Les Phalanstériens de Montmartre
II. A Montmartre (1884)
L’histoire littéraire est composée de menus fait que nul ne songe à classer, formée de notes retrouvées un jour au fond de quelques tiroirs poussiéreux. On s’étonne alors du chemin parcouru ou des tombes creusées, des transformations inattendues, de la réussite de tel obscur camarade alors qu’un mieux trempé, et qui semblait promettre longue course, a disparu sans rien produire, et combien de prophéties fausses pour une véritable !...
Si on n’a pas suivi, depuis ces dix ans, ces vingt ans écoulés, l’évolution des idées et des hommes, on se retrouve dans un décor transformé, inconnu, planté d’arbres nouveaux, où fleurissent haut et ferme des pousses jadis grêles. On demande où est le petit, le malingre, le rachitique ? De l’Académie Française… Le grand, robuste, talentueux ? Mort ou épicier… Et de s’étonner.

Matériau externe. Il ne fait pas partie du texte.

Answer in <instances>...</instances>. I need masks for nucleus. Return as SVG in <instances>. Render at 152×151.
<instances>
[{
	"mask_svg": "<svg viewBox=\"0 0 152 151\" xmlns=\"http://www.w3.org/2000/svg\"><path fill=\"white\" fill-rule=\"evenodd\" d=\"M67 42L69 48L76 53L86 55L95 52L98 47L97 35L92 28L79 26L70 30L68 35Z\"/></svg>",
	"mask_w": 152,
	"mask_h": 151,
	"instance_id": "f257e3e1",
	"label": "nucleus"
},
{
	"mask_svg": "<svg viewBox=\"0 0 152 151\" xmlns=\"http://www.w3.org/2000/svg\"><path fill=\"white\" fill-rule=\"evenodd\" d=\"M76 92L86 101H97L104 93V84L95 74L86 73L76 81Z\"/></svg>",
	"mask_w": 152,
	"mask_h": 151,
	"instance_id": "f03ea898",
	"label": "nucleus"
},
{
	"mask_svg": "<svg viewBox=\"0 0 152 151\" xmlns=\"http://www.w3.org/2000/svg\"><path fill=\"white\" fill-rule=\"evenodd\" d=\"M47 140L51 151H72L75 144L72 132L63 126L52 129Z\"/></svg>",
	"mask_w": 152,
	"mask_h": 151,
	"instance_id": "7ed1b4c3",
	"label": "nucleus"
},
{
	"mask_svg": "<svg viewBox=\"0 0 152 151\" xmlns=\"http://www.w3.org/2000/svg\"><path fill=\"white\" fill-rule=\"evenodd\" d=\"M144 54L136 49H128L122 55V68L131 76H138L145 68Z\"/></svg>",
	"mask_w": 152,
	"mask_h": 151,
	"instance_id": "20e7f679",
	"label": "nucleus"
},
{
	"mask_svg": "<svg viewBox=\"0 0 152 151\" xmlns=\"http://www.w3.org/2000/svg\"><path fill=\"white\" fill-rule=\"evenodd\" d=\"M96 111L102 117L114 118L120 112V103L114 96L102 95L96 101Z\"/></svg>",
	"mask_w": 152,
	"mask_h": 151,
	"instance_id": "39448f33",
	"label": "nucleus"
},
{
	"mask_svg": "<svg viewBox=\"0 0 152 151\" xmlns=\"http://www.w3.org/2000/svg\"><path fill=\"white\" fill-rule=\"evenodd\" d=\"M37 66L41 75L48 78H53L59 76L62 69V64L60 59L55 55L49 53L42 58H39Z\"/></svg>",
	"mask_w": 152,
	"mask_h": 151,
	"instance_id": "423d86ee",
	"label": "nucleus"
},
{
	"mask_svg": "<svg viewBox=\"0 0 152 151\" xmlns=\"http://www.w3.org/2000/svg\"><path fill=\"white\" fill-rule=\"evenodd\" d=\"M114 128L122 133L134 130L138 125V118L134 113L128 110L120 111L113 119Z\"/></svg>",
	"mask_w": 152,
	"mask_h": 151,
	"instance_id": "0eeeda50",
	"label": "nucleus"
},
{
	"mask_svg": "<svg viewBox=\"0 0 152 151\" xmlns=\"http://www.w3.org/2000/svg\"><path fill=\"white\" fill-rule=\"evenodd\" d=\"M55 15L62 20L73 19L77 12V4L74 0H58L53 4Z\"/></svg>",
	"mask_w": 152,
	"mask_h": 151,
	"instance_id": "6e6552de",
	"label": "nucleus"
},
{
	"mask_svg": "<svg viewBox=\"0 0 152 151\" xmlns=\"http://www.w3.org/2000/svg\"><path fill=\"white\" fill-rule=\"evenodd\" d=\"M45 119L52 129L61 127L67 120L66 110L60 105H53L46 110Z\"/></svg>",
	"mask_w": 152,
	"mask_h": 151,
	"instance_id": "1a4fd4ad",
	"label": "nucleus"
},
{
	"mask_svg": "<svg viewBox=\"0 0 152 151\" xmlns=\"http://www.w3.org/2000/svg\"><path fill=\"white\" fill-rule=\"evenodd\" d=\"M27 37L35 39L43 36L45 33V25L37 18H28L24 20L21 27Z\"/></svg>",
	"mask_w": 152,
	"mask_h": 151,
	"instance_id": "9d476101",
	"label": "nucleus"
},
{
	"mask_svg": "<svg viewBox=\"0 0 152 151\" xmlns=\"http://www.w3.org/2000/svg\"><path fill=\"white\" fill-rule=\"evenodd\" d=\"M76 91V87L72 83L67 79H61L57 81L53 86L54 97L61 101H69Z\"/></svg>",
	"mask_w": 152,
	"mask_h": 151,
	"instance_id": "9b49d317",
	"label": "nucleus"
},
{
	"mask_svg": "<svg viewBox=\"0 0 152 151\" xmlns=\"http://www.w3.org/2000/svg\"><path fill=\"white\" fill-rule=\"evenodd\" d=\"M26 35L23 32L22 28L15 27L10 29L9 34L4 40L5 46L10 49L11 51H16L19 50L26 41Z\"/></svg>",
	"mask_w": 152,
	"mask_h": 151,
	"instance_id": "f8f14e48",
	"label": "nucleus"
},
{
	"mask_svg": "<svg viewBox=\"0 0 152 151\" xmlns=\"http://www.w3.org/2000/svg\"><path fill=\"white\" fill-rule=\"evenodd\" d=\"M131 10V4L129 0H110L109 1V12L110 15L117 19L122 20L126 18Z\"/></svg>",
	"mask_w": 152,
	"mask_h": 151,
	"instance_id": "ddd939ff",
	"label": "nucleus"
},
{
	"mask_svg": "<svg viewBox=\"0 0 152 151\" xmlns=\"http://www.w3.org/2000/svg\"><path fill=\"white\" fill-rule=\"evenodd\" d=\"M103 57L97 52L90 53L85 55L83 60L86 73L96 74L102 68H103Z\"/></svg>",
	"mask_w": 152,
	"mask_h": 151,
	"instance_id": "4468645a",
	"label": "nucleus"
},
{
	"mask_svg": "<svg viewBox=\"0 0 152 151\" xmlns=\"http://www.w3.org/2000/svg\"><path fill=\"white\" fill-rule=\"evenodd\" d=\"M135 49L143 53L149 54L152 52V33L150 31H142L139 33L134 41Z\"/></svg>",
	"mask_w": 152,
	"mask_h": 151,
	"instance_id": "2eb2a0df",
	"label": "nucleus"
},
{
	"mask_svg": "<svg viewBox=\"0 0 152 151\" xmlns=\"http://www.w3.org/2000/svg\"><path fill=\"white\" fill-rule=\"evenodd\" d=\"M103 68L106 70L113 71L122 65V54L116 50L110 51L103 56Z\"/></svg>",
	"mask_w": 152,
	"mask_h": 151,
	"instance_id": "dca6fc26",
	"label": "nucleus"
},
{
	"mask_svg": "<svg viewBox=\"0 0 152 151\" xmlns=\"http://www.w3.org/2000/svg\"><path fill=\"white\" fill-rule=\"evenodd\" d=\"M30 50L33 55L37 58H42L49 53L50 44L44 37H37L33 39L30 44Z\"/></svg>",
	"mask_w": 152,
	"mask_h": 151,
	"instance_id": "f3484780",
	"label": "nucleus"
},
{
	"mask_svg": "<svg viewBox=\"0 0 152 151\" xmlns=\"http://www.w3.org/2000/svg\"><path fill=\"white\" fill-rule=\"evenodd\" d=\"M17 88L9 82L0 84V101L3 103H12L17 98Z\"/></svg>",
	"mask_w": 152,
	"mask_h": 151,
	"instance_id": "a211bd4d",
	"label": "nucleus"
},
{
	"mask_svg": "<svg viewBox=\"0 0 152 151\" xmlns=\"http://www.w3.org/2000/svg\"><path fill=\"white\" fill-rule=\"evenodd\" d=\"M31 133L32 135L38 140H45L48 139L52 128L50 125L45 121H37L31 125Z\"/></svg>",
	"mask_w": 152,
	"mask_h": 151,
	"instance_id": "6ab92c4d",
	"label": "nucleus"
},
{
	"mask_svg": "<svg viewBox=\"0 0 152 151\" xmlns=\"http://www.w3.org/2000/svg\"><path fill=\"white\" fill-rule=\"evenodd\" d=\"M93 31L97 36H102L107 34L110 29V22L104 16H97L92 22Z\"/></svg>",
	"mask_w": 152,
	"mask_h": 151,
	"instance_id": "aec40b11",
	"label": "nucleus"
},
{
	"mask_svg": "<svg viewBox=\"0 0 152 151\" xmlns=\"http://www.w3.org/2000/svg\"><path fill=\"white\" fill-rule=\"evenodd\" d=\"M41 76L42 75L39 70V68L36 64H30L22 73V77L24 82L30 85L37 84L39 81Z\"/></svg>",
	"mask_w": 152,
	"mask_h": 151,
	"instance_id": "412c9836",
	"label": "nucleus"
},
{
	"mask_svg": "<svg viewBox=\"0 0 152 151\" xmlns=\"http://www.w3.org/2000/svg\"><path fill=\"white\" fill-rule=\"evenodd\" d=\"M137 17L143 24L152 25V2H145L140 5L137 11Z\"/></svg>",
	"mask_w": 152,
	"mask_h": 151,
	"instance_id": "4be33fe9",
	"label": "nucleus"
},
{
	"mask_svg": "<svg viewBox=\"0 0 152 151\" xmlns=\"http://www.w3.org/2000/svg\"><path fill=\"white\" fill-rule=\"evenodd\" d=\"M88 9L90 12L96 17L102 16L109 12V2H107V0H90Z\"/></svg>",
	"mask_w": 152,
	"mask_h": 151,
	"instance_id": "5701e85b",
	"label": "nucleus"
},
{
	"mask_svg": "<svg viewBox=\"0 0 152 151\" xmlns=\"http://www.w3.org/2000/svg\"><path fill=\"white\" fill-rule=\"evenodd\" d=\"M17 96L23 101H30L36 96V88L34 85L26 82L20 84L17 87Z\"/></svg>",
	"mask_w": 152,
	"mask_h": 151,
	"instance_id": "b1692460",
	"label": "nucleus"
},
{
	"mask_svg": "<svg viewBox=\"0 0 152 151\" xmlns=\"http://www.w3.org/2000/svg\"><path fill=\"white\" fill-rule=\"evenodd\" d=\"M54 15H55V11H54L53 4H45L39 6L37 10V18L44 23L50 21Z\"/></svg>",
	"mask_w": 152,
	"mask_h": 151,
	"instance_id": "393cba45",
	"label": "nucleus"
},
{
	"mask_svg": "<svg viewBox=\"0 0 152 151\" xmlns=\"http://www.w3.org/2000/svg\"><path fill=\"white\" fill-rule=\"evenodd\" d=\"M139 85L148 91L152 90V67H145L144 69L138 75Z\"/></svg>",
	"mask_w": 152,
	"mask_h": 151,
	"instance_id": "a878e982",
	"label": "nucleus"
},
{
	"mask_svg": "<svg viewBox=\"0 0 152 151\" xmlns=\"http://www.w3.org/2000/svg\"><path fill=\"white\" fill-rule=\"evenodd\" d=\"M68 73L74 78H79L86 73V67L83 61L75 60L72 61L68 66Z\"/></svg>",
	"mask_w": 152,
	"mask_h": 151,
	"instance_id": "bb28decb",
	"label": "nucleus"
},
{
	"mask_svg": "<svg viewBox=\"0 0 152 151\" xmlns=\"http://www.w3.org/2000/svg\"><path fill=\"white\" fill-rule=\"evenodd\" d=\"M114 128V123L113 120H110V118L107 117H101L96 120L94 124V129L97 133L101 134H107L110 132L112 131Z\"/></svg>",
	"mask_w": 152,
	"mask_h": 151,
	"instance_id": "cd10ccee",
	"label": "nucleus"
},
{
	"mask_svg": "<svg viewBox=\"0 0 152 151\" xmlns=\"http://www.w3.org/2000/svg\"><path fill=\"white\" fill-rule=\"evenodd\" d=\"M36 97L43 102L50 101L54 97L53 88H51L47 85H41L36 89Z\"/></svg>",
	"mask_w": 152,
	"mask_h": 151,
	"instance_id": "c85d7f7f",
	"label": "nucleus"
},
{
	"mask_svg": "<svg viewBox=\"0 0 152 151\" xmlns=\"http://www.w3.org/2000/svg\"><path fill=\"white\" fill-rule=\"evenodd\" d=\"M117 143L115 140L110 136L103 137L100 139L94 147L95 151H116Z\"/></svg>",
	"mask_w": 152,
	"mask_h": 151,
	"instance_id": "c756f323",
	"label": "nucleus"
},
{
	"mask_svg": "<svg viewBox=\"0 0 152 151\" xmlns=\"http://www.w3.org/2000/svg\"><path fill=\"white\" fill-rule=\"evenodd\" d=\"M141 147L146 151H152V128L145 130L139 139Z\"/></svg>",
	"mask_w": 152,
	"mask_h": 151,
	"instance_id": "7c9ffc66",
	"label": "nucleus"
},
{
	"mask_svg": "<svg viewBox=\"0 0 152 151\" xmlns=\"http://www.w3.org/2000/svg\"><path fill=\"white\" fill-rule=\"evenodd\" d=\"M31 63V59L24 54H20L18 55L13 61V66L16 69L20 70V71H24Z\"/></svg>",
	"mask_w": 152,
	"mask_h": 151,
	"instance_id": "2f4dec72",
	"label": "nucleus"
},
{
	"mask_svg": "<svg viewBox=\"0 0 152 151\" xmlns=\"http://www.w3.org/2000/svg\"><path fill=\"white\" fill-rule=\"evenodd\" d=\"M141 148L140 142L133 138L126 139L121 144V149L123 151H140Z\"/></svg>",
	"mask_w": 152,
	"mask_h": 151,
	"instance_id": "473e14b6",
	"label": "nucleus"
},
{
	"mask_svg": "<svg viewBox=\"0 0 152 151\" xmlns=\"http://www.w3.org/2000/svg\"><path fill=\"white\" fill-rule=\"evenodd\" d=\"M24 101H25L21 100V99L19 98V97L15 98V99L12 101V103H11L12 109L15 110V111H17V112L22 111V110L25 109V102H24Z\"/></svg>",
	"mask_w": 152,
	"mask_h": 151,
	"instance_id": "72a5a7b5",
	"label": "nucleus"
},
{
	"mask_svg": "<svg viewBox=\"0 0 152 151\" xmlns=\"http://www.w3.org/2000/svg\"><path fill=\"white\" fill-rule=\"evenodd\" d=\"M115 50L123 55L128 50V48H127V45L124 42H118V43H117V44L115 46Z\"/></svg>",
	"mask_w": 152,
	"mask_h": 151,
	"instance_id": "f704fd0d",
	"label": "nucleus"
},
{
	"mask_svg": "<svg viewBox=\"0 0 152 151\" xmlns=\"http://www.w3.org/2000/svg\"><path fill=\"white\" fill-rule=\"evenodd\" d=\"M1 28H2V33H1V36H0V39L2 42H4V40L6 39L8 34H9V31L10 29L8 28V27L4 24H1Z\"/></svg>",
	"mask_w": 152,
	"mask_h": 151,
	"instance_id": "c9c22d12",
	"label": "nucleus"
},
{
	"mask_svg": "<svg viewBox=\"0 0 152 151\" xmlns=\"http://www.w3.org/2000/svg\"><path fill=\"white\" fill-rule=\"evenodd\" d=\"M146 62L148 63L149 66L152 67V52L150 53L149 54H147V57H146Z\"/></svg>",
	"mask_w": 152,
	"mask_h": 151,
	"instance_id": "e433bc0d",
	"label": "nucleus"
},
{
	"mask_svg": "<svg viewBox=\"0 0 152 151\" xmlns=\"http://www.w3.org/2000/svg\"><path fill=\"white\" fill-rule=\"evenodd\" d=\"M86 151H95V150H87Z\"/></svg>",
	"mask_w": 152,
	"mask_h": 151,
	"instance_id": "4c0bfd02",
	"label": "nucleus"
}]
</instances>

Ces exhumations de notes surprennent par leur imprévu, elles intéressent presque toujours par les souvenirs évoqués, ou par les germes de fantaisies qui les firent naître. En 1883 nous nous étions réunis pour le vivre et le coucher en une sorte de familistère poétique, plusieurs camarades, Georges Auriol, Adolphe Willette, P. Destournel et moi. Ce fut fou et délicieux, trop rapide pour notre gaîté. Il y aurait des volumes de souvenirs à écrire là-dessus, de quelle intense vie animés ! (1) D’autres, que nous avions rencontrés aux « Jeunes » dans un entresol de la rue des Quatre-Vents, nous fréquentaient et se mêlaient à nos agapes, Jean Blaize, d’Esparbès, Le Cardonnel, Victor Margueritte, Louis Denis, Fernand Icres – nous devions nous retrouver « aux Zutistes » avec Charles Cros et Edmond Haraucourt – lorsque, en Septembre 1883, une note parue dans quelques journaux donna rendez-vous « à tous les déclassés de lettres » dans un cabaret de la rue Notre-Dame-de-Nazareth. J’y fut avec Auriol, et c’est là que nous nous liâmes avec Jules Bernard, Marius Réty, Paul Morisse, René Just, Jehan Gayant, Pierre Bujon (2), Antony Mars. Il y avait aussi quelques bas-bleus et divers que j’oublie. Quelque temps après, j’y menais un jeune employé de la Préfecture de la Seine, Albert Samain. C’est de cette soirée que résultat le clan « Nous-Autres » où nous nous assemblions pour lire nos essais et comploter de nocturnes équipées. La Presse s’occupa de notre matinée de Noël, de une heure à sept heures de la nuit. Il y eut force récitations poétiques et de multiples hors-d’œuvres : une séance d’hypnotisme de Raymond Maygrier avec Paul Morisse pour sujet, une conférence sur l’aéronautique par Paul Jovis, (3) et que sais-je encore ?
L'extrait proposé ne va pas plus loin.